Back in 1995, Match.com launched itself onto the world wide web, and singles running Windows 95 on their 8 megabyte PCs had their first taste of online dating. 20 years later, the landscape of online dating had exploded as the concept of being “online” evolved with mobile devices. While Match.com was (and is currently) still around, its market was now crowded with apps like Tinder, OK Cupid and Bumble.
Like any other development in technology, dating sites and, with more zeal, dating apps have been the target of much criticism. As a single millennial myself, I can’t say many of those criticisms are unfounded. Dating apps have completely changed the rules of “the game” and it’s hard to think of many pros that have come from those changes.
So why in the world are we about to hand talent functions over to these monsters??
In case you think I’m getting ahead of myself by thinking dating apps are encroaching on the talent space, check out this piece from earlier in 2017 about a new app called Bizz. Here’s an excerpt from The Verve, summing up the app:
“Bizz lets users swipe to find connections to network with Bumble’s 20 million users…Bizz profiles let users add verified photos, digital resumes, a skills section and examples of their work.”
It does say in the article how Bizz’s owners, Bumble (the same Bumble as the dating app mentioned above) aims to make the app about networking and building professional relationships rather than about recruiting and finding jobs. But, where there’s networking, there’s job hunting and recruiting happening. Not to mention, it sounds an awful lot like a certain social media platform that started as a professional networking site and is now used extensively by recruiters and job seekers…
It might seem like progress-phobia to hate on an app like this so early in the game, but as a society we can’t stop collectively talking about how dating apps sucked the life out of romance. Why would they be any better at connecting employers and candidates? After all, the two types of relationships aren’t that far off (see: the 6.25 million Google results that pop up when you search “dating recruiting”).

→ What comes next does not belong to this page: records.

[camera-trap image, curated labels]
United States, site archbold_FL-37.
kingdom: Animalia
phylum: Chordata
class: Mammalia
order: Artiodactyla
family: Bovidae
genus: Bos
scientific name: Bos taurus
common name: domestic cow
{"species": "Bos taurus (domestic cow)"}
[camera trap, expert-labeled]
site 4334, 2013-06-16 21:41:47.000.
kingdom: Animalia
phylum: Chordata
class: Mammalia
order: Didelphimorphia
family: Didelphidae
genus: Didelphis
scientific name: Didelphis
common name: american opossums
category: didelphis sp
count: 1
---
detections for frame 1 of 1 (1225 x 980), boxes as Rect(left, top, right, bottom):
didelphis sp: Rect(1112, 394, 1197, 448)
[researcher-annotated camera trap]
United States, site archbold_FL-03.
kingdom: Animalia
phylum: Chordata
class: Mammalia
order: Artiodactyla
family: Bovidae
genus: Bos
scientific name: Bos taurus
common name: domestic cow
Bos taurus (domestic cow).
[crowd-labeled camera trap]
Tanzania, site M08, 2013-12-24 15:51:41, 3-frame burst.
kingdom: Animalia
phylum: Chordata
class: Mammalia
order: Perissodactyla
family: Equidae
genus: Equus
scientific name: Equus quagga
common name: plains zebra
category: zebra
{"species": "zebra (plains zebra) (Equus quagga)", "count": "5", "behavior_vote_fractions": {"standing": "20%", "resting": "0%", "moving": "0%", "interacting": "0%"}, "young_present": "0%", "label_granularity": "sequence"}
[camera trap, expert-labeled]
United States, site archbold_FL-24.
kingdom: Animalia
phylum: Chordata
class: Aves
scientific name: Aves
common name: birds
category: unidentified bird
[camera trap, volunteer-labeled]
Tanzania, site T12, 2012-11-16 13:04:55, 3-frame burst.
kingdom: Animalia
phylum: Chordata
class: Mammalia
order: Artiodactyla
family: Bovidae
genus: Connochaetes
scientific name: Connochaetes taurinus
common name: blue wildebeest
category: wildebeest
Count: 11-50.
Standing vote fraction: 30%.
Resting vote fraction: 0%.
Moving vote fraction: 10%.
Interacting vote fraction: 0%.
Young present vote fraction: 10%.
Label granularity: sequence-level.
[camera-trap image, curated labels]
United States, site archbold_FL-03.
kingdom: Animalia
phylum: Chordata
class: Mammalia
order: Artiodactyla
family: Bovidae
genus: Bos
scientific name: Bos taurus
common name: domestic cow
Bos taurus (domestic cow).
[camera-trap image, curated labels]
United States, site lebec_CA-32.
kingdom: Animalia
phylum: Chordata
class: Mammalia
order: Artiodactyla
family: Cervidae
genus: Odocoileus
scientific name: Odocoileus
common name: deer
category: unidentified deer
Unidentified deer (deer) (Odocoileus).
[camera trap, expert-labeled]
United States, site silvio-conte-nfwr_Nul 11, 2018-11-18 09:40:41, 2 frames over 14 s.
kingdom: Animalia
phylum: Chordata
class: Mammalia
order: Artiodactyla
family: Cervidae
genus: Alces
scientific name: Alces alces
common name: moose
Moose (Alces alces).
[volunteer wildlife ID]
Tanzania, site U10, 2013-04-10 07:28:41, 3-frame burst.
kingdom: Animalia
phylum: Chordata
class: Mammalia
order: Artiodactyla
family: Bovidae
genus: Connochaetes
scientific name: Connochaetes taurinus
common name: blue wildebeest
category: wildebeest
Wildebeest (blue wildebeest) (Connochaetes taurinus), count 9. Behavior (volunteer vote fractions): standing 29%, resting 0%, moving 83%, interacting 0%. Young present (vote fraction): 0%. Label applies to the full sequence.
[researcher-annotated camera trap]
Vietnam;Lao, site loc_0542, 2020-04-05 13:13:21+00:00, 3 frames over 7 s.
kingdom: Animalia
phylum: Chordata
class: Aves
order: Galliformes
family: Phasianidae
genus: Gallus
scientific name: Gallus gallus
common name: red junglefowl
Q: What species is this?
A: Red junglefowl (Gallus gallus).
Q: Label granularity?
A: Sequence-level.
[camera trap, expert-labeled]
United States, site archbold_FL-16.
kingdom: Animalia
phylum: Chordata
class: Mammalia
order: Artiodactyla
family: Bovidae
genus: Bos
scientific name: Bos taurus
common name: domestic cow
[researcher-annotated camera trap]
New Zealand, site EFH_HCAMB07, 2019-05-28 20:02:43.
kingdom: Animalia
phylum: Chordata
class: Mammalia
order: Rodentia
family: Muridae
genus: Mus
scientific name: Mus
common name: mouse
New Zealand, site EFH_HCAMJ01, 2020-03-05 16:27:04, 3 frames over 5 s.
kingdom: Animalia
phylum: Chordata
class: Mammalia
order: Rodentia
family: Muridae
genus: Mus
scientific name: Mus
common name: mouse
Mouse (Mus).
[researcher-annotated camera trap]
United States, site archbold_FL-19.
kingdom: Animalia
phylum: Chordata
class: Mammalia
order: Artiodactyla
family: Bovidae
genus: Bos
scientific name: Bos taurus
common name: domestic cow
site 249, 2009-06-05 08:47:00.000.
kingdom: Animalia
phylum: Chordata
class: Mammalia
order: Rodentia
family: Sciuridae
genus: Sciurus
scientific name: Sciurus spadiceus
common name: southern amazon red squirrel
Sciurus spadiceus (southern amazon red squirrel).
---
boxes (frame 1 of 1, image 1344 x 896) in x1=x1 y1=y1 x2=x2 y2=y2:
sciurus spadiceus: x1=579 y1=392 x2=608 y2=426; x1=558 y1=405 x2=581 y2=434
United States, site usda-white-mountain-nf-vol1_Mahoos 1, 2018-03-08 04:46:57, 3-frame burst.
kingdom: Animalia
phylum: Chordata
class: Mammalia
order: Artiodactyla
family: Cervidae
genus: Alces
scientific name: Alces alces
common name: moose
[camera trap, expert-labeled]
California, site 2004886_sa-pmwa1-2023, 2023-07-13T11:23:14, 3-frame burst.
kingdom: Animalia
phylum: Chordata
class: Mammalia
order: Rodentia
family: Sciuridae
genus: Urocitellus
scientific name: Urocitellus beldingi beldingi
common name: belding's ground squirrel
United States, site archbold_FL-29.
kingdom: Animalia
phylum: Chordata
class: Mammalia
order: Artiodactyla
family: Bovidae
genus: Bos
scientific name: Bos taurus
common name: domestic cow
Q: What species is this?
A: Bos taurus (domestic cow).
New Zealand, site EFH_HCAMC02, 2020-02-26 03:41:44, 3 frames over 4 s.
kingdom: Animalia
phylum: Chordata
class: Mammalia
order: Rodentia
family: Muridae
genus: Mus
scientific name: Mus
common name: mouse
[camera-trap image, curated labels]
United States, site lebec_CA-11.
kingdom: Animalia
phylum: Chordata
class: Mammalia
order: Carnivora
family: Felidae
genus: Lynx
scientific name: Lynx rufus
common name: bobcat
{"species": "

Consider these top detriments dating apps cause to romance, and how they might do it to the TA world too:
- The first thing you judge a person on is their looks. In the good old days, you would hear about a prospective date through a friend and get an impression that way, or you’d see them at a coffee shop or a bar. Maybe the latter you’d still see them and notice their looks upfront, but you’d also already know something about them (i.e., they like hanging out in a coffee shop or a bar). Nowadays, it all comes down to swiping left for “no” or right for “yes” on a picture.And this would be even more detrimental in the talent world. The last thing a recruiter should do is make a snap judgment on a candidate based on their looks, but if a picture and a short blurb is all they have to go on, what else are they to do? Bias could become even more of an issue than it already is.
- It’s easier to tell a lie and string the other person along for a longer period of time. Ever heard of catfishing? Sure, the argument could be made that candidates can create false resumes and LinkedIn profiles and catfish recruiters in today’s world, but think of how much longer the con could go on for with a dating app-style recruiting platform. A recruiter could be talking back and forth with a star candidate for weeks until they finally run a background check and learn it was all a lie.
- And, most importantly, you have to go through a lot of creeps to find the right one. Even if the person isn’t catfishing you, most people on dating apps have to filter out twenty weird messages for every normal one. And then for every date that comes from a normal message, you’ll have to sit through five ones where the person is much different in person than over the app.Wouldn’t the same be true for recruiting? Recruiters would have to spend even more time fielding spammy requests and inappropriate candidates before finding a few good ones to talk with. And then they’ll be going through multiple ones of those before finding a candidate who resembles their online persona.
Dating apps have made the romance world feel more accessible, but it’s taken the—for lack of a better word—heart out of the game. The same impersonal touch would transfer to the talent acquisition world and make recruiting apps that reflect dating apps more of a hassle than a tool that’s worth using.